══ Page excerpt

It was a few days before shelter-in-place began and I needed to get out of my apartment. I strolled across the Brooklyn Bridge into Manhattan, through the West Village, and stepped into Los Mariscos, still noisy and packed as ever just days before the city shut down.
I felt better, crammed between two wide-shouldered men — both of them well into their third and fourth tequila flights — at the restaurant’s bar. I watched as three cooks stood working hip-to-hip in the open kitchen, flattening golf balls of masa, and laying them flat on the griddle. I drank something strong and sweet and when my glass was almost empty and there wasn’t much coming through the straw but air, the bartender slid a small glass of mezcal in front of me, eye-openingly smoky. An hour passed before I realized I’d neglected to order any ceviche. The din of music blaring from the overhead speakers and the crowd — myself included — growing louder with each drink, was all-consuming; I was mesmerized by the cooks, turning out plate after plate of beautiful food.
I had no idea that sitting in the middle of a busy restaurant and watching food stream out of the kitchen would soon be a luxury I could only dream about.

════
══ Recorded data

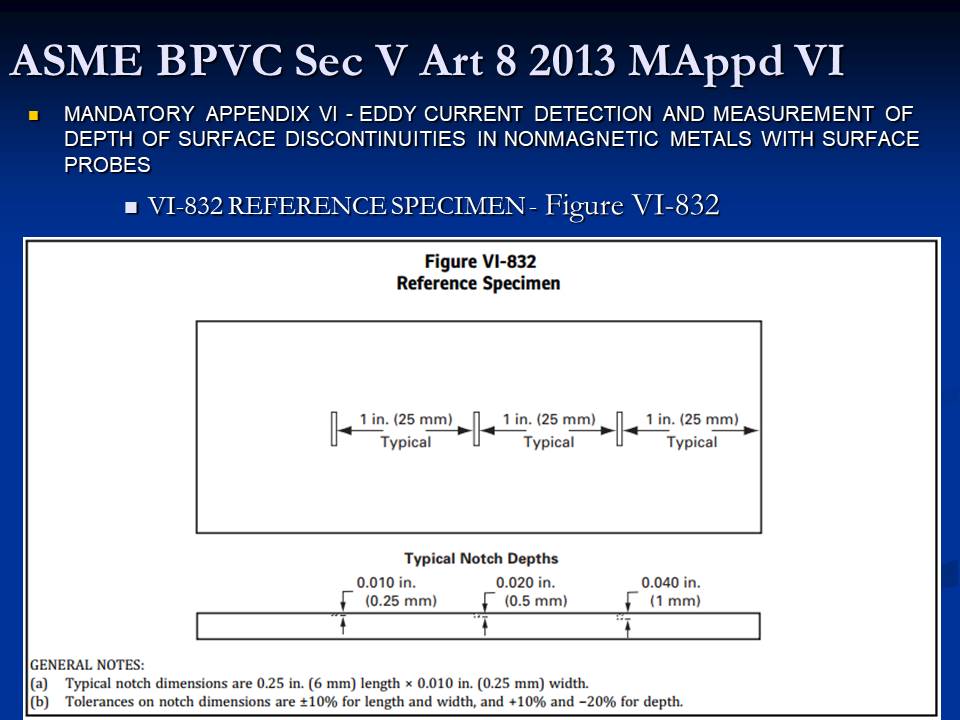 ASME BPVC Sec V Art 8 2013 MAppd VI

MANDATORY APPENDIX VI - EDDY CURRENT DETECTION AND MEASUREMENT OF DEPTH OF SURFACE DISCONTINUITIES IN NONMAGNETIC METALS WITH SURFACE PROBES

VI-832 REFERENCE SPECIMEN - Figure VI-832

Figure VI-832
Reference Specimen

1 in. (25 mm)
Typical

1 in. (25 mm)
Typical

1 in. (25 mm)
Typical

Typical Notch Depths

0.010 in.
(0.25 mm)

0.020 in.
(0.5 mm)

0.040 in.
(1 mm)

GENERAL NOTES:
(a) Typical notch dimensions are 0.25 in. (6 mm) length × 0.010 in. (0.25 mm) width.
(b) Tolerances on notch dimensions are ±10% for length and width, and +10% and −20% for depth.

════

## Exercises to complete
1) In the essay about the visit to Los Mariscos, what did the bartender slide in front of the narrator when the drink was almost gone?
2) Carry on the essay about the evening at Los Mariscos from its last sentence.

## Your written answers
1) A small glass of mezcal.

2)
Four months after that meal at Los Mariscos, as restaurants slowly begin to reopen, I’m not ready to be in anyone’s dining room but my own — the risk imposed on waitstaff and cooks still feels far too high. Instead, I relive these scenes in my head, wondering if I’ll ever go back to a restaurant without mentally measuring the space between me and the next person at the bar. I’ve found comfort in cooking for myself during the eerily quiet evenings of shelter-in-place, but the bursts of normalcy I find in making each meal also remind me that everything I love most happens in isolation. The comfort in my cooking dissipates as my plate empties.
Recently, though, a new friend has been keeping me company as I cook, eat, clean, and repeat: Yemisi Odusanya, a YouTube food blogger in Lagos, Nigeria. Her videos play in the background as I go about my day. We’ve never met, and Odusanya doesn’t know me from her thousands of other fans, but as she explains the proper way to boil kpomo — cow skin — I perk up.
Cocooned beneath blankets on my couch, shoveling popcorn into my mouth, I listen in rapt silence as she explains from her kitchen that boiling the cow skin will help rid it of its funky aroma. Next, egusi seeds need to be blended before crayfish powder is added to the mixture. But first, Odusanya — or Sisi Yemmie, as she’s known by her fans — peels each melon seed herself. “Sometimes they have been peeled by dirty fingers, and there’s no way to clean it,” she tells her audience of half a million viewers. In her own quarantine, 7,800 miles from my own, Odusanya’s warmth fills my kitchen as she stirs a pot and tells stories about her two young children.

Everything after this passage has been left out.